--- Required task ---
Please transcribe all of the records below line for line, keeping every word, number and symbol unchanged.

————————

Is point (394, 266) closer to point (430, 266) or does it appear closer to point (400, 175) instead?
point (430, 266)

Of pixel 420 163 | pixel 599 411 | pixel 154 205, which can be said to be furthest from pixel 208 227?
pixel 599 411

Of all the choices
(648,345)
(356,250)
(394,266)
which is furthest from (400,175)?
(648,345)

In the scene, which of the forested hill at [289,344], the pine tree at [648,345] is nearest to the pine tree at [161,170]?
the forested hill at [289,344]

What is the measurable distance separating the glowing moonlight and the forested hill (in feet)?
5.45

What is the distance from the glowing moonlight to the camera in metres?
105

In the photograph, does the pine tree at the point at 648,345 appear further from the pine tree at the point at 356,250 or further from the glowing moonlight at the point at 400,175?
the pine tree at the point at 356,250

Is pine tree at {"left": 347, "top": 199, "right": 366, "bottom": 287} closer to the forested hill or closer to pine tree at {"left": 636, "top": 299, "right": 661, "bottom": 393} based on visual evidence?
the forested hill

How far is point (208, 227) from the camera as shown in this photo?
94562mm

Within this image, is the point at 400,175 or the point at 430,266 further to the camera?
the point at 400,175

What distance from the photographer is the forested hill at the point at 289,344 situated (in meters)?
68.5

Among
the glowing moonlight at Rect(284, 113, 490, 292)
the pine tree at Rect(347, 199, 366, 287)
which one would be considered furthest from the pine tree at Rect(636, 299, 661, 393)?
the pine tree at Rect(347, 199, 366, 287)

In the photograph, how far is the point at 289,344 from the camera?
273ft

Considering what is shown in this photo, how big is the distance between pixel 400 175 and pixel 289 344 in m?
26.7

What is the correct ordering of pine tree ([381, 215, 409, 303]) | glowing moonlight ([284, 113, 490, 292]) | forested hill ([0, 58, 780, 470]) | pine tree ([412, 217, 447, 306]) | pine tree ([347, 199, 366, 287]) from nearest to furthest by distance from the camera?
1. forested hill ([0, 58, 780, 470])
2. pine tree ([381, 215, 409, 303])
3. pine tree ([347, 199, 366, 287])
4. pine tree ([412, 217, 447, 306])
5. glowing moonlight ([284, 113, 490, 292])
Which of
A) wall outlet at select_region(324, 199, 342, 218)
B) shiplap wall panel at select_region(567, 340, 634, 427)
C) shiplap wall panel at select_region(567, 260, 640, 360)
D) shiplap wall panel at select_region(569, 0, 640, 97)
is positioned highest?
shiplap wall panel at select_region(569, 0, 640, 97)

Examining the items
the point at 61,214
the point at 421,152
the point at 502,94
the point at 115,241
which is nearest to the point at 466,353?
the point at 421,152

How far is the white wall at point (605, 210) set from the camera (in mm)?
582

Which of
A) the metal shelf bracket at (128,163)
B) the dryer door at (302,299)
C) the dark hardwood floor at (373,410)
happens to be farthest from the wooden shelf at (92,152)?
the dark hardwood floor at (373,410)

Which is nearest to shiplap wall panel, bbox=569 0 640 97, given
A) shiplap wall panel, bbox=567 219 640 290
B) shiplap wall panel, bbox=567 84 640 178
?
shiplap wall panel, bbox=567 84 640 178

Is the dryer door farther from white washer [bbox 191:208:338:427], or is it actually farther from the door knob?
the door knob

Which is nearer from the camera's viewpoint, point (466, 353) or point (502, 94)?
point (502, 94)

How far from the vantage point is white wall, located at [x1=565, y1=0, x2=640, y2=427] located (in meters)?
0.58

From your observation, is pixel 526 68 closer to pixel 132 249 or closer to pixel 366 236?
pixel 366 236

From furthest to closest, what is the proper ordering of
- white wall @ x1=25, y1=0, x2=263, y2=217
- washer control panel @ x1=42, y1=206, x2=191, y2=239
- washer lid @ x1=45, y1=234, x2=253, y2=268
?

————————

--- Task result ---
Is point (394, 266) closer to point (430, 266) or does it appear closer to point (400, 175) instead?
point (430, 266)

Of pixel 420 163 | pixel 599 411 | pixel 154 205, which can be said to be furthest from pixel 208 227?
pixel 599 411

Of all the choices
(648,345)
(356,250)
(394,266)
which is furthest from (400,175)?
(648,345)

In the scene, which of the forested hill at [289,344], the pine tree at [648,345] is nearest to the pine tree at [161,170]?
the forested hill at [289,344]

What is the measurable distance separating the glowing moonlight and the forested hill (in feet)?
5.45

What is the distance from the glowing moonlight to the camera in metres?
105

In the photograph, does the pine tree at the point at 648,345 appear further from the pine tree at the point at 356,250 or further from the glowing moonlight at the point at 400,175?
the pine tree at the point at 356,250

Is pine tree at {"left": 347, "top": 199, "right": 366, "bottom": 287} closer to the forested hill or closer to pine tree at {"left": 636, "top": 299, "right": 661, "bottom": 393} based on visual evidence?
the forested hill

How far is point (208, 227) from the camera as shown in this photo?
94562mm

Within this image, is the point at 400,175 or the point at 430,266 further to the camera?
the point at 400,175

What distance from the photographer is the forested hill at the point at 289,344 situated (in meters)?
68.5

Among
the glowing moonlight at Rect(284, 113, 490, 292)
the pine tree at Rect(347, 199, 366, 287)
which one would be considered furthest from the pine tree at Rect(636, 299, 661, 393)?
the pine tree at Rect(347, 199, 366, 287)

In the photograph, how far is the point at 289,344 from the camera?
273ft

Considering what is shown in this photo, how big is the distance between pixel 400 175 and pixel 289 344 in m?
26.7

What is the correct ordering of pine tree ([381, 215, 409, 303]) | glowing moonlight ([284, 113, 490, 292]) | forested hill ([0, 58, 780, 470]) | pine tree ([412, 217, 447, 306]) | pine tree ([347, 199, 366, 287]) from nearest to furthest by distance from the camera?
1. forested hill ([0, 58, 780, 470])
2. pine tree ([381, 215, 409, 303])
3. pine tree ([347, 199, 366, 287])
4. pine tree ([412, 217, 447, 306])
5. glowing moonlight ([284, 113, 490, 292])
Which of
A) wall outlet at select_region(324, 199, 342, 218)
B) shiplap wall panel at select_region(567, 340, 634, 427)
C) shiplap wall panel at select_region(567, 260, 640, 360)
D) shiplap wall panel at select_region(569, 0, 640, 97)
is positioned highest?
shiplap wall panel at select_region(569, 0, 640, 97)

Examining the items
the point at 61,214
the point at 421,152
the point at 502,94
the point at 115,241
which is nearest to the point at 466,353?
the point at 421,152

How far is the white wall at point (605, 210) set from the camera (in mm)?
582

Which of
A) the metal shelf bracket at (128,163)
B) the dryer door at (302,299)
C) the dark hardwood floor at (373,410)
happens to be farthest from the wooden shelf at (92,152)?
the dark hardwood floor at (373,410)

Which is nearest to shiplap wall panel, bbox=569 0 640 97, given
A) shiplap wall panel, bbox=567 219 640 290
B) shiplap wall panel, bbox=567 84 640 178
?
shiplap wall panel, bbox=567 84 640 178

Is the dryer door farther from white washer [bbox 191:208:338:427], or is it actually farther from the door knob?
the door knob

Which is nearer from the camera's viewpoint, point (466, 353) or point (502, 94)?
point (502, 94)

How far from the vantage point is white wall, located at [x1=565, y1=0, x2=640, y2=427] located (in meters)?
0.58

From your observation, is pixel 526 68 closer to pixel 132 249 or closer to pixel 366 236?
pixel 366 236

From furthest to closest, what is the proper ordering of
- white wall @ x1=25, y1=0, x2=263, y2=217
- washer control panel @ x1=42, y1=206, x2=191, y2=239
- washer lid @ x1=45, y1=234, x2=253, y2=268
?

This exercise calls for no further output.